だけどこのまま仕事を続ける以上、状況が好転する事はあるのだろうか。
一抹の不安がよぎる。
「今日は定休日だけど、親店で店長ミーティング、その後メイクの仕事が入っているからあと1時間で出られるかな。一緒にいられなくてごめん。今度ゆっくり話そう。とりあえず今日は車で送っていくよ」
オーナーの母親の化粧品販売店の傘下にはウチ以外にもサロンや販売店があって、各店舗の店長の集まる日が月に1回ある。

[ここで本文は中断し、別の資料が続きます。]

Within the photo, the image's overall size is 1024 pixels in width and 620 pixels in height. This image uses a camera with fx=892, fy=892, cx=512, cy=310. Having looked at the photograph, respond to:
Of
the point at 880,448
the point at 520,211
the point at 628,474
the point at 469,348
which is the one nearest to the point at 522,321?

私が昨日の自前の服に着替え終わると、オーナーが手招きをして座椅子に私を座らせる。
「これから人前に出る仕事をするわけだから、メイクもキチンと覚えていこうね」と私にメイクを施していく。
大きな手なのに、繊細で優しい手つき。
この手に私は昨夜触れられていたのだと気がつき、急に恥ずかしくなってきた。
「どうした?顔が…引きつっているぞ」オーナーが不思議な顔をする。
「な、何でもないです。ちょっと…くすぐったくって」
苦しい言い訳をする私にオーナーは微笑み「リップ塗ると出来ないから」と言って優しいキスを何度も落とす。
―――時間、大丈夫ですか?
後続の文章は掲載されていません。